Is New Delhi’s North Block on an ego trip? Nothing else explains the determination with which its officials seem to be pushing a bad idea even after substantial doubts have been raised. This newspaper has already raised questions about the manner of issuance and the intent behind the ordinance issued by the President of India on June 18, 2010 on jurisdictional issues pertaining to unit-linked insurance plans (BS, 29 June 2010). In dealing with questions of regulatory overlap, the Union finance ministry has given itself new powers over financial sector regulators, including the nation’s central bank, the Reserve Bank of India (RBI). The wise thing to do for the government would be to listen to learned comments and the genuine doubts expressed, send the draft Bill to the Parliamentary Standing Committee for Finance and suitably address the core issue of central bank authority and autonomy. Union Finance Minister Pranab Mukherjee has given verbal assurance that nothing will be done by the government to diminish the status of the central bank. This is well taken. But this assurance would have meaning if the government offers to take a second look at the text of the ordinance.
There are two substantial issues at stake. First, the idea of the finance minister chairing a joint committee that has, as its members, secretaries from the Union finance ministry and the chairmen of the Insurance Regulatory and Development Authority (Irda), the Securities and Exchange Board of India (Sebi), and the Pension Fund Regulatory Development Authority (PFRDA), along with the RBI governor, immediately alters the status of the central bank governor. This committee is to be “charged with the responsibility of sorting out all issues of jurisdiction regarding hybrid products or composite instruments having a component of money market investment or securities market instrument or a component of insurance or any other instrument” presently handled by RBI, Irda, Sebi or PFRDA”. In effect, it would mean the finance ministry would be adjudicating on these issues. This is a bad idea. (More so since all the present heads of these institutions are former members of the Indian Administrative Service!) The best way out would be to make the RBI governor the chairman of this joint committee. This would restore to the governor the status of primus inter pares, while allowing the finance ministry to have two senior secretaries conveying its views which would be heard with respect by all concerned.

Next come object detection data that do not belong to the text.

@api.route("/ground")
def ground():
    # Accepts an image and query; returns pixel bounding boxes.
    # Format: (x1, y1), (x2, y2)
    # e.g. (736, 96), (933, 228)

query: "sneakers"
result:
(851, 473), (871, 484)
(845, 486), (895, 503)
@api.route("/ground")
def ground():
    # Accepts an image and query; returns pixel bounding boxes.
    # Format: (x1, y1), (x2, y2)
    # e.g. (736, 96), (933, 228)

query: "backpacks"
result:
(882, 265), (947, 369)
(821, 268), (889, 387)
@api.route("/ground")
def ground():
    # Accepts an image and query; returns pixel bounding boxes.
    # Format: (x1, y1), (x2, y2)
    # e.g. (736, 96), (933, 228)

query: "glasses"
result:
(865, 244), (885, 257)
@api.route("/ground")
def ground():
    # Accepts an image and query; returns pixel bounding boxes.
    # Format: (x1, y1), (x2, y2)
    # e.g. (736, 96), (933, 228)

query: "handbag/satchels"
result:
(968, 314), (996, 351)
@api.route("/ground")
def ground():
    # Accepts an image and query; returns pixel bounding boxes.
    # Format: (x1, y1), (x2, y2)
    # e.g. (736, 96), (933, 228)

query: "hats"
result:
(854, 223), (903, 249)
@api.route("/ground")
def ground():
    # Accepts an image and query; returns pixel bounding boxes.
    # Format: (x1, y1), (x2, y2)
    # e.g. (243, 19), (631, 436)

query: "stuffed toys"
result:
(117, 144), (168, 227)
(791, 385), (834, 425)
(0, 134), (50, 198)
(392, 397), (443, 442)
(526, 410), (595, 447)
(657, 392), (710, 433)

Second, the idea that inter-regulatory institution coordination can be done through governmental fiat is a wrong one. Differences between regulators are bound to crop up, jurisdictional issues are bound to arise. The best way to deal with them would be to clarify jurisdictions better, as was done in the case of unit-linked insurance plans, and leave it to the wisdom and experience of regulators to iron out their differences, under the benign chairmanship of the RBI governor and the intent gaze of finance ministry representatives. Bringing the finance minister into this not only politicises the process, but will end all discussion. The finance minister has, after all, the last word on any issue. But to so openly flaunt ministerial authority over institutional autonomy is fraught with negative consequences for economic governance.